実際に、理系の才能があり、プログラミングも得意な息子の友人が、語学でつまずき、希望していなかった農学部に進学したケースもあります。このように、成績次第では理科一類(理工学系)で入学しても、理工学部にすら行けないという残酷な結果にもなり得ます。進学選択の結果に納得がいかない場合は、降年(2年の秋学期に進まず、1年の秋学期に戻ること。)して、成績を上げて次の年の進学選択に参加するという方法があります。
第三段階になると“行きたくない学部”しか残らない?
進学選択は、基本的に以下の3段階で行われます。
- 第一段階:志望順位1位で希望を出す。(行きたい学部学科を一つに絞って提出)
- 第二段階:1段階目で不合格の場合、再度希望を提出する。希望はいくつでも出せます。第1希望がダメなら第2…第3と下がっていき、どこかですべり止まればそこが進学先になります。(例えば第10希望まで出せば、第10希望までですべり止まれば、第三段階に進むことはありません。
- 第三段階:2段階目でも不合格の場合、残った学部学科から選択する。ほとんどの学生が、第二段階までで決まるため、人気のない学部学科しか残っていません。
しかし、息子の年度では例外的に、法学部や薬学部といった人気学部も第三段階まで残るという珍しい年でした。
その年によって、人気の変動や志望者数の偏りがあるため、最後まで諦める必要はありません。ただし、第三段階で残っている学部学科が自分に合わないと感じた場合、選択肢はふたつ。
- 不本意でも進学して適応する
- 1年間降年し、成績を上げて再チャレンジする
厳しい選択ですが、それが現実です。
履修登録が難しい?うっかりミスが即・留年の危機に
東大の履修登録は選択肢が多くルールも複雑
進学選択だけでなく、日々の履修登録も東大生の頭を悩ませるポイントです。東大では、学期ごとに自分で授業を選び、単位数を調整して登録します。
一見、自由度が高いように見えますが、実はルールが非常に複雑。
- 必修科目を落とさずに取らなければいけない
- 卒業に必要な単位数を満たす必要がある
- 他学部履修や実験科目など、制約が多い科目もある
この仕組みの中で、登録ミスや見落としがあると、即・単位不足、即・留年につながる可能性も。

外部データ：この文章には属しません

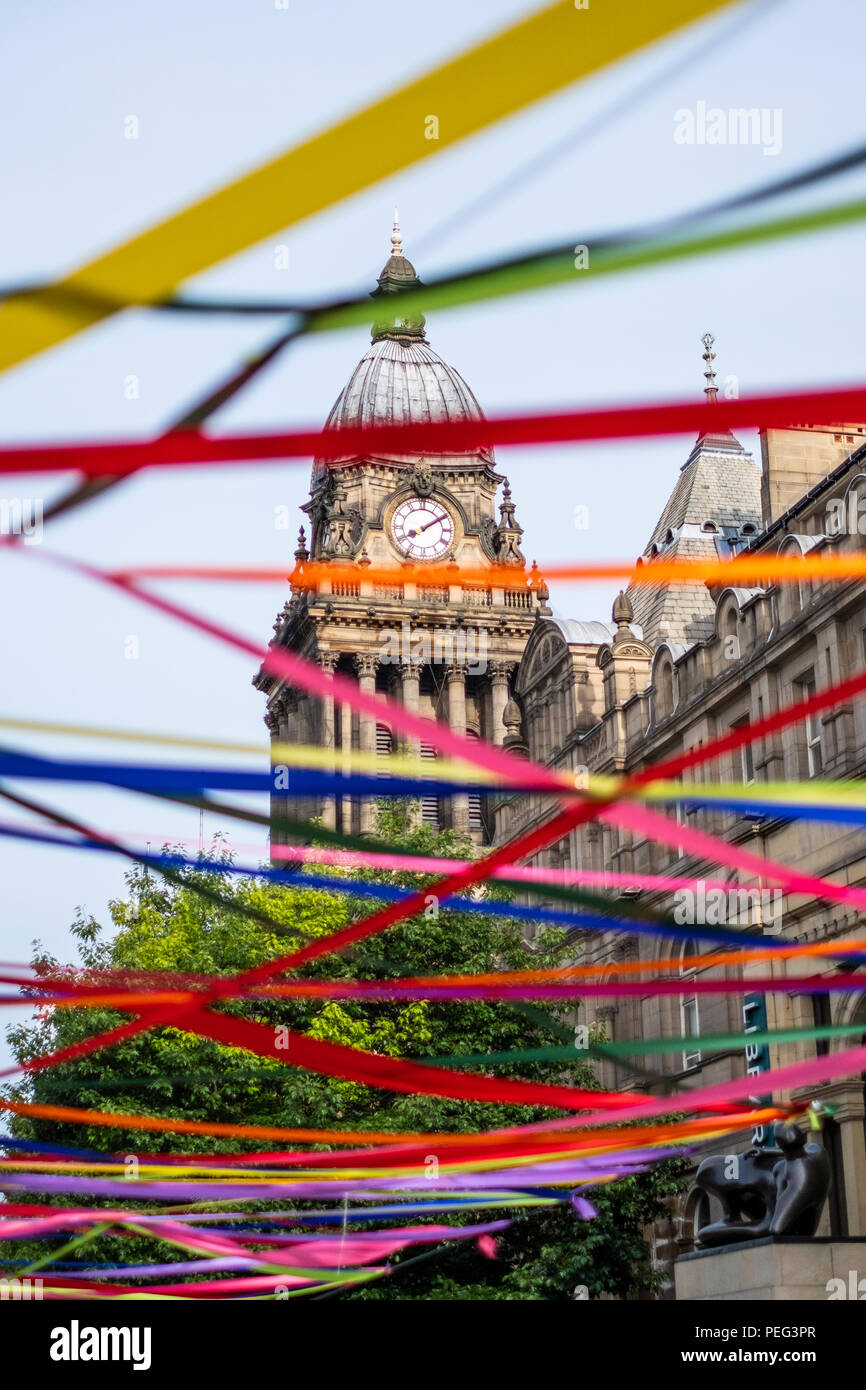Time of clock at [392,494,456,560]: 8:09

また、進学選択を見据えて履修登録をする必要もあります。例えば文系(文一・文二・文三)の学生が、進学選択で理系学部を志望しようと思うのであれば、2年の前期までに、理系のこの単位をとっておかないといけないといったようなルールもあります。
誰も教えてくれない履修ミス
高校までと違い、大学では教員や事務から「ミスしてますよ」と教えてもらえることはありません。
また、東大生の親御さんも、基本的には履修などは本人任せのケースが多いため、親が気づかないうちに留年決定というケースもあり得ます。

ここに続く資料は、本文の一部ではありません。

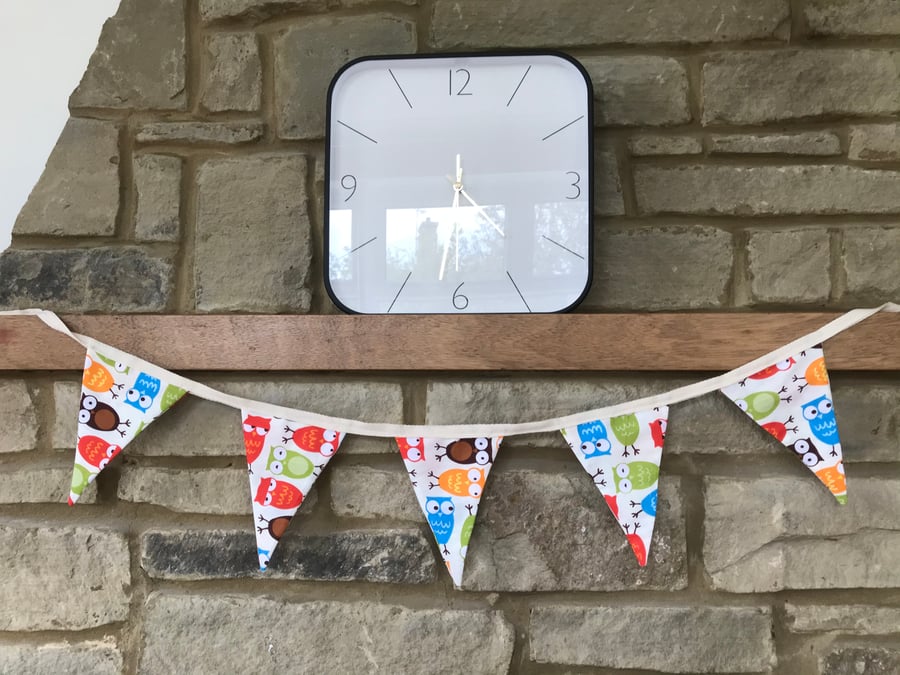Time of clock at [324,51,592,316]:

特に、初めての履修登録時期(1年春学期)は、本人も戸惑いがち。友人同士で情報を交換したり、先輩に相談したりする文化が根づいているとはいえ、油断は禁物です。
東大に入った後の“現実”を知っておこう
進学選択や履修登録は「入ってからの戦い」
東大受験は確かにハードルが高いですが、合格=ゴールではありません。むしろ、入ってからの「東大生としての生活」の方が、ある意味では厳しいともいえるでしょう。
- 学内の成績競争
- 志望学科への進学
- 履修ミスによる留年リスク
- 自主性が問われる学習スタイル
これらすべてが、自分で管理し、自己責任で進めていく必要があります。
東大に入ったからこそ見える“葛藤”と“成長”
もちろん、大変なことばかりではありません。進学選択で希望が叶わなかったとしても、新しい分野に興味を持ち、結果的に良かったという声もたくさんあります。

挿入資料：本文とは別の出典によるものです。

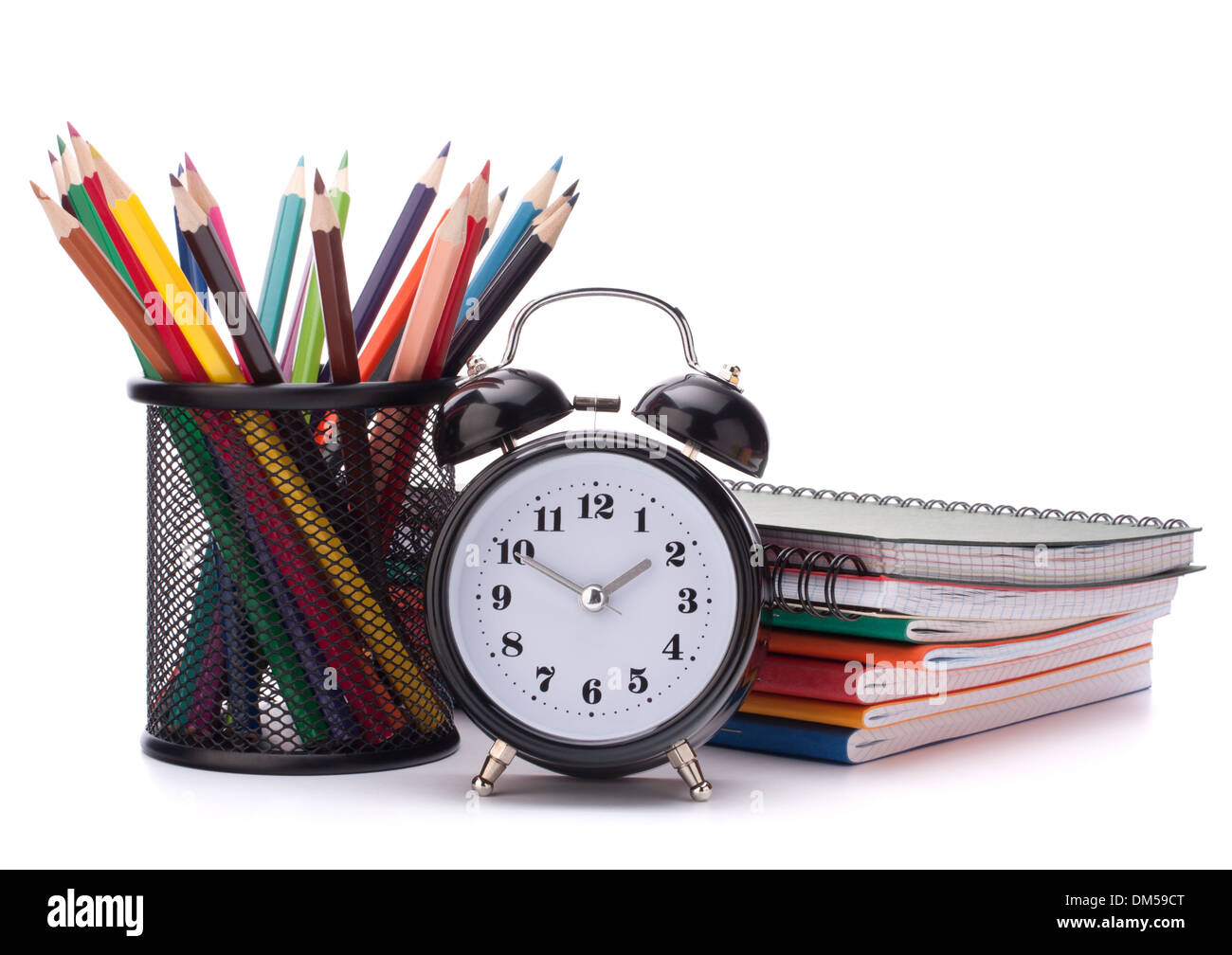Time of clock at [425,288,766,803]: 1:50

また、履修登録なども、一度経験すれば慣れますし、自分で計画を立てて学ぶ力が自然と身についていきます。
まとめ 東大生にとっての“本当のスタート”とは
東大は「入ったら終わり」の大学ではありません。むしろ、入ってからが本当の意味での挑戦の始まりです。
- 成績で進路が決まる「進学選択」
- うっかりミスが留年に直結する「履修登録」
- 自己管理能力が問われる毎日の学び
こうした現実を知っておくことで、より良い心構えと準備ができるはずです。
これから東大を目指すご家庭や、進学後に不安を感じている親御さんにとって、少しでも参考になれば幸いです。